For that song, Gloria decided to sing in English, a choice that would help define her career. To this day, she touts the way music can bridge divides. “We really tried to keep our Cuban culture, our Latin culture, alive in our music,” she said during the recent celebrations for the Gershwin Prize for Popular Song. “If I had to leave only one thing behind, it’s the fact that we are this cultural blend, which really represents the greatness of this culture.” 

That willingness to weave genres together sometimes brought criticism, but Estefan is prepared to defend the value of her own approach. “At first everyone said it was watered-down salsa,” she said to the Los Angeles Times in a 1990 interview. “But it’s more, not less. We have other options that other people don’t try, and I happen to be proud we’ve been able to bring it to them in this form.” It’s proved a powerful blend, and one that’s rocketed Estefan’s music to the top of the charts again and again. 

After sending conga lines across the globe, Gloria’s husky croon launched the romantic song “Words Get in the Way” to No. 5. In 1993, the Grammy-winning, Spanish-language album Mi Tierra paid tribute to her Cuban roots with sounds pulled from the island’s traditional bolero, son, and danzan sounds.

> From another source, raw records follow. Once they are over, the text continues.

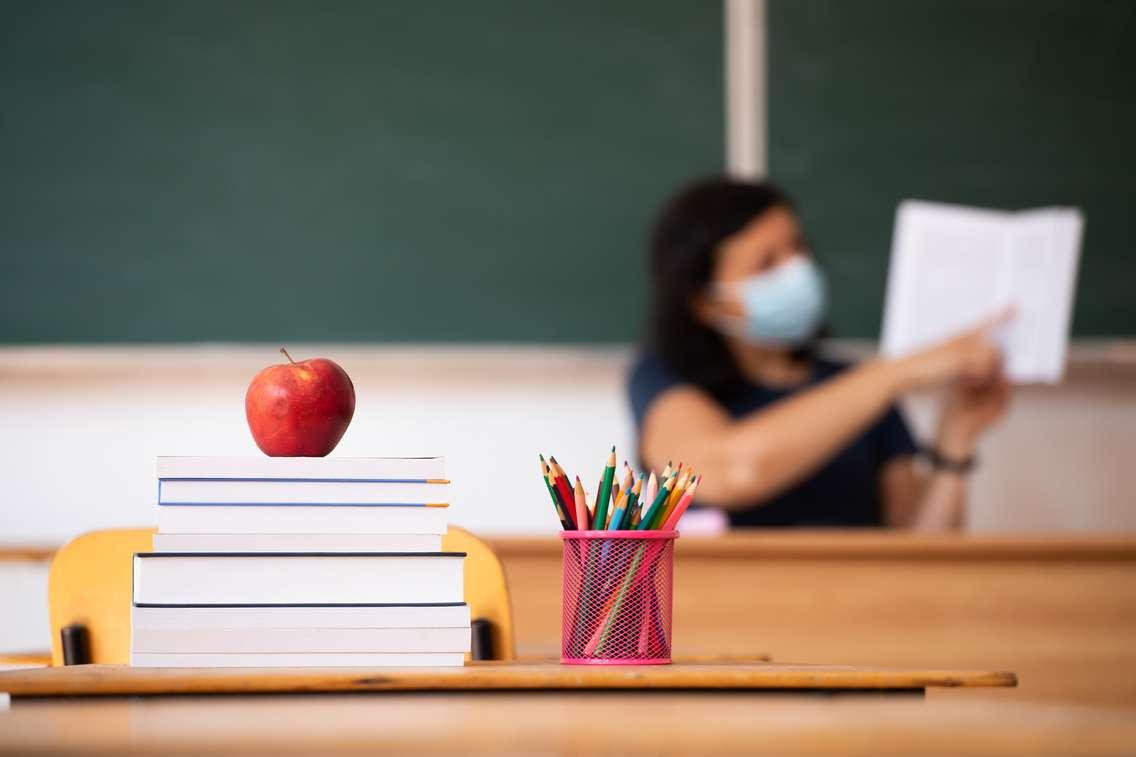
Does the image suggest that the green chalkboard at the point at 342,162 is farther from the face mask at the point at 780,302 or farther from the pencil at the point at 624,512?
the pencil at the point at 624,512

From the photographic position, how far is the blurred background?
257 centimetres

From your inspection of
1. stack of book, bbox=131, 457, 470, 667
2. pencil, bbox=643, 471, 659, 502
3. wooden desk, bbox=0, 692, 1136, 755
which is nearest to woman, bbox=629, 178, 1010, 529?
pencil, bbox=643, 471, 659, 502

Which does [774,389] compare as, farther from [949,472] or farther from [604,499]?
[604,499]

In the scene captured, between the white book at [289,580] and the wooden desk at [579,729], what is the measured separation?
20cm

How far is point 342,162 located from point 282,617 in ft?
6.33

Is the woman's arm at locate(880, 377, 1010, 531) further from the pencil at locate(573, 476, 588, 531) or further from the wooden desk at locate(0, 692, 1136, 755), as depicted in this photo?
the wooden desk at locate(0, 692, 1136, 755)

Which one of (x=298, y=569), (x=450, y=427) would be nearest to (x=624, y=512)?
(x=298, y=569)

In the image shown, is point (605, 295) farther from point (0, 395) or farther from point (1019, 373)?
point (0, 395)

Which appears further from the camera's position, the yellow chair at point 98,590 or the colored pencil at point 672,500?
the yellow chair at point 98,590

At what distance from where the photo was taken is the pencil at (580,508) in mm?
857

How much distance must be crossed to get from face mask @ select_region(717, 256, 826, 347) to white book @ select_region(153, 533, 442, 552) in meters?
1.54

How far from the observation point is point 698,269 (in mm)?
2346

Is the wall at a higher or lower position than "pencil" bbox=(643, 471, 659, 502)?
higher

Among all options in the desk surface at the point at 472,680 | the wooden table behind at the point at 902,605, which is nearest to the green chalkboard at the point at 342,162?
the wooden table behind at the point at 902,605
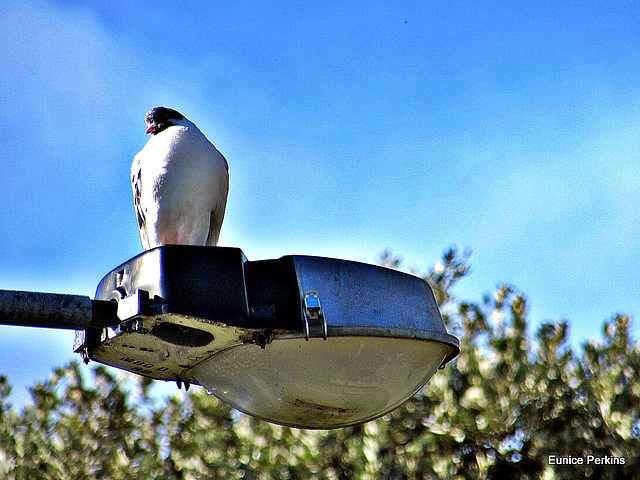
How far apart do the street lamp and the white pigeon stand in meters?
1.23

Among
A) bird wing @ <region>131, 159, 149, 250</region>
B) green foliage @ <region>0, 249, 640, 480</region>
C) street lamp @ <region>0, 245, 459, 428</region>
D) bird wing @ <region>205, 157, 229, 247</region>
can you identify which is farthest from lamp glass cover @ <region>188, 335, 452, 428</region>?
green foliage @ <region>0, 249, 640, 480</region>

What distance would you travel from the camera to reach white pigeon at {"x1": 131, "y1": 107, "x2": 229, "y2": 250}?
3.17 m

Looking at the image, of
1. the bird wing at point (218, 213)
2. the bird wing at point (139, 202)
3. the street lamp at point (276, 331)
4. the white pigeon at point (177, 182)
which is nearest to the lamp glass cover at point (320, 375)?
the street lamp at point (276, 331)

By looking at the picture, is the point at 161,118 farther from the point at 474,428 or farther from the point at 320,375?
the point at 474,428

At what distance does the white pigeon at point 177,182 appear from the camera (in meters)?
3.17

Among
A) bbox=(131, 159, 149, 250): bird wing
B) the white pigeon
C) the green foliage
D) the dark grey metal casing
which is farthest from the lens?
the green foliage

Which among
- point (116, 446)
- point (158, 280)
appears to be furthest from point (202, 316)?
point (116, 446)

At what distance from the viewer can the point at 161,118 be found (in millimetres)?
3551

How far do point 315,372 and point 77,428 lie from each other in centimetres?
612

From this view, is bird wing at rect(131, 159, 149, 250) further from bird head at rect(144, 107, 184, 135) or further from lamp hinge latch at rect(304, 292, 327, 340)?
lamp hinge latch at rect(304, 292, 327, 340)

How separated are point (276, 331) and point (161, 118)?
202cm

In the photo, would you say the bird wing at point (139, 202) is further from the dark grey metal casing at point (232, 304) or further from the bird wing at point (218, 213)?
the dark grey metal casing at point (232, 304)

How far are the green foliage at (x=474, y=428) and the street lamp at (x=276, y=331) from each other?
4.13 meters

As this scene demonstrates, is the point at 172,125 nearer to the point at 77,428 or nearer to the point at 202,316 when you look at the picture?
the point at 202,316
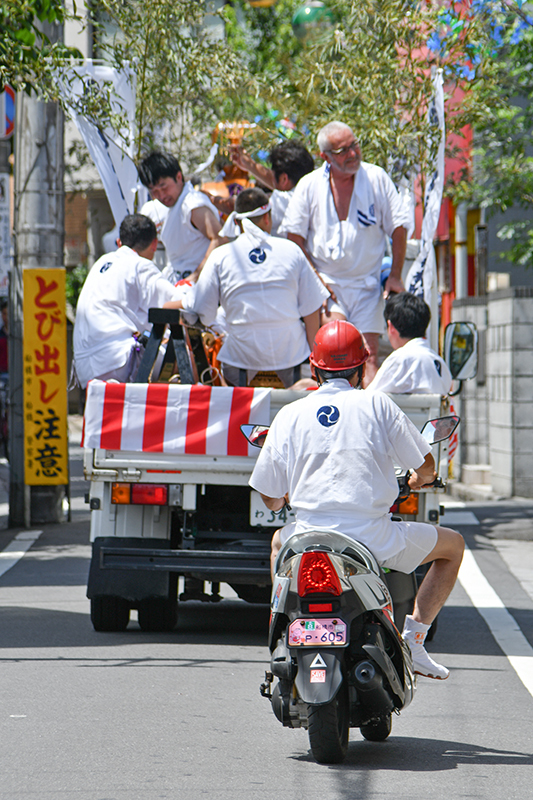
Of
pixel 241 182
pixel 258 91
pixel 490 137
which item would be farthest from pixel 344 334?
pixel 490 137

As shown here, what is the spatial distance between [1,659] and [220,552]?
4.25 ft

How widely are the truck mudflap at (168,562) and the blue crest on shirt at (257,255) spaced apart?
5.76 feet

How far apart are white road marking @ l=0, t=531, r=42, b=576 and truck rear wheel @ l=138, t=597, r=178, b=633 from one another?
7.83 feet

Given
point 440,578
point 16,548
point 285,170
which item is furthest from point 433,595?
point 16,548

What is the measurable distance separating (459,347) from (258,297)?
166 centimetres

She joined “Queen of Salsa,” Celia Cruz for the 2000 single “Tres Gotas de Agua Bendita,” then worked with producer Pharrell Williams to craft 2011’s super-danceable hit “Wepa.” 

Due out later in 2019 is a continent-hopping album of her own songs reinterpreted with Brazilian beats and instruments. “I am so excited about this project,” Estefan said to Billboard last year. “We’ve taken our top hits and gone to Brazil and re-recorded them in completely Brazilian rhythms — some well-known, some not well-known,” she explained. “We’ve been really meticulous in making sure we celebrate the music of Brazil in the right way.”

In coming years, Gloria sees even more cultural blending for Latin music, as a young generation of artists enters a scene she helped to pioneer. “I don’t think it’s going to become just about Latino influences but will just be about different kinds of genres coming together,” she once said to Google Arts & Culture. “It’s important for Latinos to continue telling our story, be a presence in the U.S., and put our culture out there.”